* What you need to do: From the records below, pull out every line that contains the word "white".

* Information shown:
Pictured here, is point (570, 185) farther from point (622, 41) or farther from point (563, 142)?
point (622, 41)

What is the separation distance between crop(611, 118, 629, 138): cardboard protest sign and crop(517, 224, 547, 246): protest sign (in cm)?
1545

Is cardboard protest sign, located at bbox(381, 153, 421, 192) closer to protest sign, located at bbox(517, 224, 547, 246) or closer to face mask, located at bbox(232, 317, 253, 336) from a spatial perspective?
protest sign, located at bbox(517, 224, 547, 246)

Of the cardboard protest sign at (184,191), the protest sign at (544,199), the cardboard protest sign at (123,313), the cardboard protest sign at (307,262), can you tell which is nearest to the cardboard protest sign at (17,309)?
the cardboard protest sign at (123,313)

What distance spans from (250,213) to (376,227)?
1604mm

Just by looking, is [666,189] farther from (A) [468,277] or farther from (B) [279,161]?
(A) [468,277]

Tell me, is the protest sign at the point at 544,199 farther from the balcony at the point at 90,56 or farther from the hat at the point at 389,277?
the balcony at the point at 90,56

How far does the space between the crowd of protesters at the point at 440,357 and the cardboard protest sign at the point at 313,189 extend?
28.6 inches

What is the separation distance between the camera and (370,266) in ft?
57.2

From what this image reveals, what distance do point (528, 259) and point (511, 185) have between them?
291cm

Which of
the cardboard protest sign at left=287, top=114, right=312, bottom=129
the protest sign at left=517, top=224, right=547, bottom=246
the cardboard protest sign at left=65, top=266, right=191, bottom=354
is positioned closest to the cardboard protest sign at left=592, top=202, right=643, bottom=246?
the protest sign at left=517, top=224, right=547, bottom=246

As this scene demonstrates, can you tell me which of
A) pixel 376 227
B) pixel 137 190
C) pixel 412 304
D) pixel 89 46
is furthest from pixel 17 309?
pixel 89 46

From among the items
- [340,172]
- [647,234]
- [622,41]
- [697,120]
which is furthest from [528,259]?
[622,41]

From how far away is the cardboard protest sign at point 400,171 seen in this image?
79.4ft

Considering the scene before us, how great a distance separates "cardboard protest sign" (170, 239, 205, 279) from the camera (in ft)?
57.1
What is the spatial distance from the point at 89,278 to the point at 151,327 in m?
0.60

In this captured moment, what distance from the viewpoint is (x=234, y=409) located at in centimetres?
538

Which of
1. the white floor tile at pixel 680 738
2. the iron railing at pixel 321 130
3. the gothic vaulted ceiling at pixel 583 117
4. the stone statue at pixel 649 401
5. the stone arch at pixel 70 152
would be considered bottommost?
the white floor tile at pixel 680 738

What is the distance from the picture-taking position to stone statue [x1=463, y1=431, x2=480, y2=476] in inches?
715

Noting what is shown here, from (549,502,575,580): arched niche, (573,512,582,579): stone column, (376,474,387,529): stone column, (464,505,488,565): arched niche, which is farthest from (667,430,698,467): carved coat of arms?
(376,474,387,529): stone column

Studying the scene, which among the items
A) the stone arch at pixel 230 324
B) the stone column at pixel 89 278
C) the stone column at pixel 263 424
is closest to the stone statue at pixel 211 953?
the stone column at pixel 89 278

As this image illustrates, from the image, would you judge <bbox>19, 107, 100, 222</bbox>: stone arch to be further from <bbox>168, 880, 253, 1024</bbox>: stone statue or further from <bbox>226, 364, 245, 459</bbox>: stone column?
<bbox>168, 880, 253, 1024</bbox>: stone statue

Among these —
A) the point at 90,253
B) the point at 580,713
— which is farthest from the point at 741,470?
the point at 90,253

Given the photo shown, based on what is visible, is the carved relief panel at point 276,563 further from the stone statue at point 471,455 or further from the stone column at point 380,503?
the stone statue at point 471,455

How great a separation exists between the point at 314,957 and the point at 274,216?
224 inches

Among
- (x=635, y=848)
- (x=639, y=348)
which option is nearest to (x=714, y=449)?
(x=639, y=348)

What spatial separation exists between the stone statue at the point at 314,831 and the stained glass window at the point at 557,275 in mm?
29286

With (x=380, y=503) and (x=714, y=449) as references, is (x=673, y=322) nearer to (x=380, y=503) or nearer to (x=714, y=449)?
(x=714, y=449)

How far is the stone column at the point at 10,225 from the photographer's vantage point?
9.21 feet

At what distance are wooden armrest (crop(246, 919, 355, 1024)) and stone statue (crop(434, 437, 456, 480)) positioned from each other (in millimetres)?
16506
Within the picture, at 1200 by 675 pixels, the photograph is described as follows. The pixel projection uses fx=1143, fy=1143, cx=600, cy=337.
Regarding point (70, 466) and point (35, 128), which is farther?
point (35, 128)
--
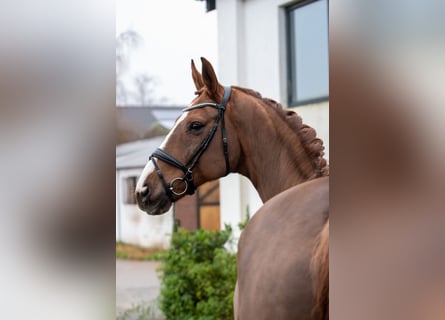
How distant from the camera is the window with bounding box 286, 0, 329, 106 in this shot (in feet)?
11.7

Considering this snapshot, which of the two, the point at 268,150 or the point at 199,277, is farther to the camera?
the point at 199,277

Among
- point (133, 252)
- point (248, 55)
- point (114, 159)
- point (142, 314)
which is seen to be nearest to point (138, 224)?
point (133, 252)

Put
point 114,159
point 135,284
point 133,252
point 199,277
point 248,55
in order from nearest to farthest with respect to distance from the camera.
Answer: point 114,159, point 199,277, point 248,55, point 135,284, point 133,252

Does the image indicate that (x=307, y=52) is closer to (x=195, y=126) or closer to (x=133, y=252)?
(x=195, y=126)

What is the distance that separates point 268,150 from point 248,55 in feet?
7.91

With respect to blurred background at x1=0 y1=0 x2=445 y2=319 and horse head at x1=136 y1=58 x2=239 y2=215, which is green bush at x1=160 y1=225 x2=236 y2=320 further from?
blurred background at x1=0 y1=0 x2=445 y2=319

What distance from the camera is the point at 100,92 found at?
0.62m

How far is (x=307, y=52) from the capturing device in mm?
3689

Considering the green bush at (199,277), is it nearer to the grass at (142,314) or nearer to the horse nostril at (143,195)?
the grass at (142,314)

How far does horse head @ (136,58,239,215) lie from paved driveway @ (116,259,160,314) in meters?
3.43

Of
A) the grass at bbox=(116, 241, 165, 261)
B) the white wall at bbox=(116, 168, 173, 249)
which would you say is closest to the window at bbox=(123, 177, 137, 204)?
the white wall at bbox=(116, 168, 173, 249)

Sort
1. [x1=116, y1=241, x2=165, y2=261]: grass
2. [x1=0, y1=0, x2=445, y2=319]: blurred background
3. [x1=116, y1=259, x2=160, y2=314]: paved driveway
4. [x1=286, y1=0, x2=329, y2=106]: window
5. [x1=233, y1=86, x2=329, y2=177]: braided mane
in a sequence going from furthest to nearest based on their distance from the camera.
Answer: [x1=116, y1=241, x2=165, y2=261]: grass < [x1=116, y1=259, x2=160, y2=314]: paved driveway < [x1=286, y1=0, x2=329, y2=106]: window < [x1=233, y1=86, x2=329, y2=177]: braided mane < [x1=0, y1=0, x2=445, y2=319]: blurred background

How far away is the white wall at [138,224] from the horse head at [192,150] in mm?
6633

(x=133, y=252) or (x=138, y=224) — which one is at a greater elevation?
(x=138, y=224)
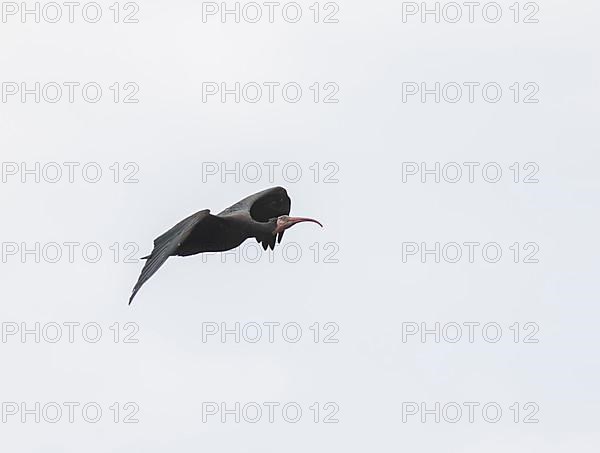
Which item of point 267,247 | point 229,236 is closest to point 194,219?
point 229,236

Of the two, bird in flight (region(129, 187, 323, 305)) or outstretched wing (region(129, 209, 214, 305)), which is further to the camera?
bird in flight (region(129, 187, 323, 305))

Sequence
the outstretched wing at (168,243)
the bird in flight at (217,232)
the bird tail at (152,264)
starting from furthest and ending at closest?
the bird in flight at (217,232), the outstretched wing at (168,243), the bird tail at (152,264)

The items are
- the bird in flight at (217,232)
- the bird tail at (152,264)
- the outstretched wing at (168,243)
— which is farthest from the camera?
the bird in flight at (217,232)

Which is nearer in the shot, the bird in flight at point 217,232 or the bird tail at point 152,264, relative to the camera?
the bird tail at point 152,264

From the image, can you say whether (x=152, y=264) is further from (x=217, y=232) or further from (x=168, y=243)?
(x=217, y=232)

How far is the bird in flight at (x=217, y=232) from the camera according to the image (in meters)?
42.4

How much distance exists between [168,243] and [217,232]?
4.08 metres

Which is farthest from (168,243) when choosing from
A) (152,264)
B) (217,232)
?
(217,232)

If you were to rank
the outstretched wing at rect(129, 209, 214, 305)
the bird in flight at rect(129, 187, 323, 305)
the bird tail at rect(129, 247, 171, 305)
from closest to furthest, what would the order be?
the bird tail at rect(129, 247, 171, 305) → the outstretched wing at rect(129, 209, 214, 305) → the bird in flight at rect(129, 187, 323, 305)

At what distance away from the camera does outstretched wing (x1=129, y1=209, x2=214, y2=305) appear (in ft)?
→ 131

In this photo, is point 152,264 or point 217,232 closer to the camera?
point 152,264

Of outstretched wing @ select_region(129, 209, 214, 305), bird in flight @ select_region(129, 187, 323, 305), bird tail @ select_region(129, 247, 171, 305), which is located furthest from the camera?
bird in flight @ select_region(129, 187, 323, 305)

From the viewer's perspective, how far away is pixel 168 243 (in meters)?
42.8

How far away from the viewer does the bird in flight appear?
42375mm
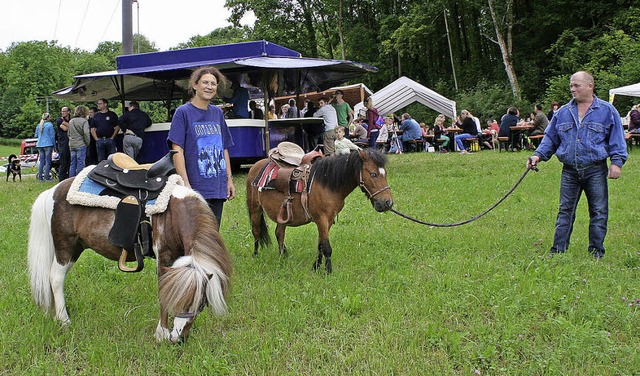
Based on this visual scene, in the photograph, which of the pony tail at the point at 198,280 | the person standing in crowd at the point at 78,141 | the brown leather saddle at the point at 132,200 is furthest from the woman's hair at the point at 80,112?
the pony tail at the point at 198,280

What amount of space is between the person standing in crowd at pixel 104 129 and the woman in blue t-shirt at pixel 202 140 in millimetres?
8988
...
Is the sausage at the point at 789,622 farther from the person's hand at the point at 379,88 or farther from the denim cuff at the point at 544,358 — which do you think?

* Result of this exercise:
1. the white floor tile at pixel 680 738
the white floor tile at pixel 680 738
B) the white wall at bbox=(116, 168, 173, 249)
the white wall at bbox=(116, 168, 173, 249)
How far away is the white wall at [138,224] from the horse head at [192,150] in mm?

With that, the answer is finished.